--- begin ---

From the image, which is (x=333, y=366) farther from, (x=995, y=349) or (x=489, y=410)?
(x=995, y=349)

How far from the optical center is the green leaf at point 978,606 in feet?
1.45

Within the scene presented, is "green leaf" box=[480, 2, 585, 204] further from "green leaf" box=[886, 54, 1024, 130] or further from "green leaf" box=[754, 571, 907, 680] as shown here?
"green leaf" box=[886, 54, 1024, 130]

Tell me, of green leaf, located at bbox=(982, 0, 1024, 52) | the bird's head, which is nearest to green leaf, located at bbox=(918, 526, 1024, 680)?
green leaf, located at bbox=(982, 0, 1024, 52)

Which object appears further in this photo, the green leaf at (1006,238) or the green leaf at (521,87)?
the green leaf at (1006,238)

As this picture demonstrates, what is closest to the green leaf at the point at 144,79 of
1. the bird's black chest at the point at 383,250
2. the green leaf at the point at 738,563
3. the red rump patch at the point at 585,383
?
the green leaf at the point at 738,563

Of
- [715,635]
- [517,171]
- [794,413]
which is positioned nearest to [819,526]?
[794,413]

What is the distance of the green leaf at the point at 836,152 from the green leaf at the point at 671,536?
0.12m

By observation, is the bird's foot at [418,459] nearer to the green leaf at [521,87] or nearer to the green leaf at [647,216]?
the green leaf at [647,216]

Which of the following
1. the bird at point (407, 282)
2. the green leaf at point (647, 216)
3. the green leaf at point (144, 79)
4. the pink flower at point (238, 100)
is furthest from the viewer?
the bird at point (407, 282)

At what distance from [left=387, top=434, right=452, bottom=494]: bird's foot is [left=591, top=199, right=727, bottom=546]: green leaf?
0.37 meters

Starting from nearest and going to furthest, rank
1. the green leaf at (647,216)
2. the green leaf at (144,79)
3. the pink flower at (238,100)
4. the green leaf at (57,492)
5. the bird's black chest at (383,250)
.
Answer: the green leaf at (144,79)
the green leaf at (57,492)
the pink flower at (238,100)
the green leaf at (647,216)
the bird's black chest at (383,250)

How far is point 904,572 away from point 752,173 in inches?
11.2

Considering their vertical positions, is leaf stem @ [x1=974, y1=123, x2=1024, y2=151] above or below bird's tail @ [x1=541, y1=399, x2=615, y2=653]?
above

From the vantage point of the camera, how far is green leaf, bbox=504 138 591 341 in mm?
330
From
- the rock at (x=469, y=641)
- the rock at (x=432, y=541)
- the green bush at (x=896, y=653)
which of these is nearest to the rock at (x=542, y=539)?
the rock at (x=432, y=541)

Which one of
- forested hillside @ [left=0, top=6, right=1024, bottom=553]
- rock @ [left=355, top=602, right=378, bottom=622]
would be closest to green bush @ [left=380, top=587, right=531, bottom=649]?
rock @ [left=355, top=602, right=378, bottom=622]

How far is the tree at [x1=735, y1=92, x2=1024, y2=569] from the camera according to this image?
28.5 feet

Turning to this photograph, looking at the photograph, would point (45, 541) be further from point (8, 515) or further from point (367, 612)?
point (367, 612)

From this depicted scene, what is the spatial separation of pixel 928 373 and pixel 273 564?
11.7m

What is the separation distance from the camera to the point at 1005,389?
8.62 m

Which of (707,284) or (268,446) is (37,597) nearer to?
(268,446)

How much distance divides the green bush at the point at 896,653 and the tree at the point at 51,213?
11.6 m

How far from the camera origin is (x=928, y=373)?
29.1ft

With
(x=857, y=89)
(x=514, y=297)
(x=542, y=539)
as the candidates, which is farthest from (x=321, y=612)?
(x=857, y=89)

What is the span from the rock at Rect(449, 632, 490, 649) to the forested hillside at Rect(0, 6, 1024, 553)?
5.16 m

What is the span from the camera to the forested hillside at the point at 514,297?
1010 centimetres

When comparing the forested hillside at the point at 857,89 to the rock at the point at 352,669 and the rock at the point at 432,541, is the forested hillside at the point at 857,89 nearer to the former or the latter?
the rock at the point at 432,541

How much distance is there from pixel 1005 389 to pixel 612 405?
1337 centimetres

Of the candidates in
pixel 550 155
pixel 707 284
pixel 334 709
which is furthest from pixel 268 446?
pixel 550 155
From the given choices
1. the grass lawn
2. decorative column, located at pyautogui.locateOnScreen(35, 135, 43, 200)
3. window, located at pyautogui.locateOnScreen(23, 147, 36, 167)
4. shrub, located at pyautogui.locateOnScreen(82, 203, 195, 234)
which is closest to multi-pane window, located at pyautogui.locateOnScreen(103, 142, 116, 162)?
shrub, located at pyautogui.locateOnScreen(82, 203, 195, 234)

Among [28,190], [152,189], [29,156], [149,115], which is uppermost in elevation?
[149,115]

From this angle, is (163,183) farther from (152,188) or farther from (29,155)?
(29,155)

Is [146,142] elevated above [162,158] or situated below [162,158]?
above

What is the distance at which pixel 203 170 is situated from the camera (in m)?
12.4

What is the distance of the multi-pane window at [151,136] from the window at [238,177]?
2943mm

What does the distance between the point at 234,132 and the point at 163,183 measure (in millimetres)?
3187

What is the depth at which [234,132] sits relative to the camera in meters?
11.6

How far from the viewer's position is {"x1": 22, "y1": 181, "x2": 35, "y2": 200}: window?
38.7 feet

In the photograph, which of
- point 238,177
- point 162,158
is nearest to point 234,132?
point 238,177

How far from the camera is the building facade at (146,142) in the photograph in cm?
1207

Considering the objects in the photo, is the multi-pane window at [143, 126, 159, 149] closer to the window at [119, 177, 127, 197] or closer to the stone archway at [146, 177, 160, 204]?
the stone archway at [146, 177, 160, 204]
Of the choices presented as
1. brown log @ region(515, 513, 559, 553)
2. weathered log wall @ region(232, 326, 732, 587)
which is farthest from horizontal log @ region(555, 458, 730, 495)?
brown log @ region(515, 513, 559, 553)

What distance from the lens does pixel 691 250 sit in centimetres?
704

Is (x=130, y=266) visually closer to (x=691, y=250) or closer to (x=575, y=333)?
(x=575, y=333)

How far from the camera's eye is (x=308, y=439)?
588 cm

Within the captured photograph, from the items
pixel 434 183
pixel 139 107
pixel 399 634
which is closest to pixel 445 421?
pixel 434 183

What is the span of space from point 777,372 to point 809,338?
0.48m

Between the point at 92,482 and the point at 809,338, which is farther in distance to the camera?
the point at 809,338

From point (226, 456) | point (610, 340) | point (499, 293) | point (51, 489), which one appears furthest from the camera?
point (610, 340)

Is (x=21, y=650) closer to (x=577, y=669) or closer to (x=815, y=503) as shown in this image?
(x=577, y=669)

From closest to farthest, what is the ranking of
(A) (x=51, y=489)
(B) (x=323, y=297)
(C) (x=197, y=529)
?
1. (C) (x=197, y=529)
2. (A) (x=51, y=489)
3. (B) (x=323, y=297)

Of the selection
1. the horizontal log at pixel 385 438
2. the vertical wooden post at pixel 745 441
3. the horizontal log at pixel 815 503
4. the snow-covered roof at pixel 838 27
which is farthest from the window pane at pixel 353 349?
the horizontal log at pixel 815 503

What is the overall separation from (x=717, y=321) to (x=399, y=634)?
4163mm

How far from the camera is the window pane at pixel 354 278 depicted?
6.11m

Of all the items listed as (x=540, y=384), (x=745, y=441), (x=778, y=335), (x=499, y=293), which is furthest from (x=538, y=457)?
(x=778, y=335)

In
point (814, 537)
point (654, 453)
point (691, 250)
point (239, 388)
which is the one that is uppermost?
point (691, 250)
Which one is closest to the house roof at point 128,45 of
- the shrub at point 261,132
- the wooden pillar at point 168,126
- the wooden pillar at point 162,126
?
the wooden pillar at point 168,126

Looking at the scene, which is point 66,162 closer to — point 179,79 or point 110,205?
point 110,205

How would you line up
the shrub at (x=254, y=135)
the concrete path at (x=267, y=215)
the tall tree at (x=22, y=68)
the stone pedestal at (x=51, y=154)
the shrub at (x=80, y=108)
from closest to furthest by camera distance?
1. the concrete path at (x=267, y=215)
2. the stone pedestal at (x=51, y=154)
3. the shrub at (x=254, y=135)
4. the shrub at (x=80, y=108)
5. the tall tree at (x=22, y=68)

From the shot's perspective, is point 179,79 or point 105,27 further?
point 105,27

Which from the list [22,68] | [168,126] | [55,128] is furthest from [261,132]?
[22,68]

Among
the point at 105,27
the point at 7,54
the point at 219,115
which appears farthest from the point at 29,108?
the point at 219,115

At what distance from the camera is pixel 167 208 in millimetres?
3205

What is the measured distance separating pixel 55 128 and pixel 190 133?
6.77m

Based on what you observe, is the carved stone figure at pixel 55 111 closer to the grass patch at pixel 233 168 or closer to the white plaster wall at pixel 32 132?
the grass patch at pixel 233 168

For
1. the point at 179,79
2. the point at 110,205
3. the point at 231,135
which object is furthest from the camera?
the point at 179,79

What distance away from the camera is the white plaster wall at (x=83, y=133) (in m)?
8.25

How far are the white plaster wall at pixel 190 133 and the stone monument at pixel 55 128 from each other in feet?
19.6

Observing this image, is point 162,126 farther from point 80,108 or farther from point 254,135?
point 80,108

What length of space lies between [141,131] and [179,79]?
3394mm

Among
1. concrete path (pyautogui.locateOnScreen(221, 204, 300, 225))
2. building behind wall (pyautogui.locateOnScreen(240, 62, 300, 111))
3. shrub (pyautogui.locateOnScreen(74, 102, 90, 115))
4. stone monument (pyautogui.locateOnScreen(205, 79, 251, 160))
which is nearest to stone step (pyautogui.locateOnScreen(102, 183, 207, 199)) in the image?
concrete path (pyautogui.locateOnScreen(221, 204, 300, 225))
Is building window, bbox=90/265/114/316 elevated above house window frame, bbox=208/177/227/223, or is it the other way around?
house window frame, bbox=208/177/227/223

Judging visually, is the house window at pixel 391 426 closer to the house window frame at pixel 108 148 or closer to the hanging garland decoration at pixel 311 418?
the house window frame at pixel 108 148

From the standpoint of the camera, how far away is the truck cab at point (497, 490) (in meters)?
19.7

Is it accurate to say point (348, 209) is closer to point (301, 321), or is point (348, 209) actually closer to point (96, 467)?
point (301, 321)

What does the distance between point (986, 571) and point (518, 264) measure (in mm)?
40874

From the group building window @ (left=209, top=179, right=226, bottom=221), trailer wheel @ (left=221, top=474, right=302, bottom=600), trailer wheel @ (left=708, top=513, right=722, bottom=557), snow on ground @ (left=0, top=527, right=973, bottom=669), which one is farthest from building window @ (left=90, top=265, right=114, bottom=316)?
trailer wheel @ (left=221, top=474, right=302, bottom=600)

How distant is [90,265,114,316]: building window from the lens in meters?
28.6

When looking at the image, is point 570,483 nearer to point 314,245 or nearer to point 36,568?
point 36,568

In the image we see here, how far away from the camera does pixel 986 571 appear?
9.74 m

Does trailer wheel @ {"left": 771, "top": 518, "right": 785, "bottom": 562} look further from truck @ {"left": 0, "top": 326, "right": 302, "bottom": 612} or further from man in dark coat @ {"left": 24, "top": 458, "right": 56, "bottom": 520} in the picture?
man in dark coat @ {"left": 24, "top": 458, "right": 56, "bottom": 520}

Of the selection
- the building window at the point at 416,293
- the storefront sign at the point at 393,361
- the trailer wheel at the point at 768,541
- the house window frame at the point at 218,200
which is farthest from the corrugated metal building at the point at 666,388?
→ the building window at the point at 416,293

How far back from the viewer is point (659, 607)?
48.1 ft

--- end ---

** What is being asked **
Exact repetition is required for the lines from the one that contains "Is building window, bbox=90/265/114/316" through the final line; leave out everything else.

** Answer to the task **
Is building window, bbox=90/265/114/316 elevated above house window frame, bbox=208/177/227/223, or is it the other way around?
house window frame, bbox=208/177/227/223

Judging visually, is the house window at pixel 391 426 closer to the house window frame at pixel 108 148 or closer to the hanging garland decoration at pixel 311 418?
the house window frame at pixel 108 148

From the standpoint of the camera, how far away is the truck cab at point (497, 490) (in meters)?
19.7

Is it accurate to say point (348, 209) is closer to point (301, 321), or is point (348, 209) actually closer to point (96, 467)?
point (301, 321)

What does the distance between point (986, 571) and point (518, 264) measure (in mm)?
40874

From the group building window @ (left=209, top=179, right=226, bottom=221), trailer wheel @ (left=221, top=474, right=302, bottom=600), trailer wheel @ (left=708, top=513, right=722, bottom=557), snow on ground @ (left=0, top=527, right=973, bottom=669), which one is farthest from building window @ (left=90, top=265, right=114, bottom=316)?
trailer wheel @ (left=221, top=474, right=302, bottom=600)

How distant is [90,265,114,316]: building window from the lens in meters?
28.6

When looking at the image, is point 570,483 nearer to point 314,245 or nearer to point 36,568?
point 36,568

In the image we see here, how far away from the camera does pixel 986 571 appear?
9.74 m

Does trailer wheel @ {"left": 771, "top": 518, "right": 785, "bottom": 562} look further from truck @ {"left": 0, "top": 326, "right": 302, "bottom": 612} or further from man in dark coat @ {"left": 24, "top": 458, "right": 56, "bottom": 520} in the picture?
man in dark coat @ {"left": 24, "top": 458, "right": 56, "bottom": 520}

Of the selection
- the building window at the point at 416,293
- the storefront sign at the point at 393,361
- the trailer wheel at the point at 768,541
- the house window frame at the point at 218,200
which is farthest from the corrugated metal building at the point at 666,388?
→ the building window at the point at 416,293

How far back from the viewer is point (659, 607)?
48.1 ft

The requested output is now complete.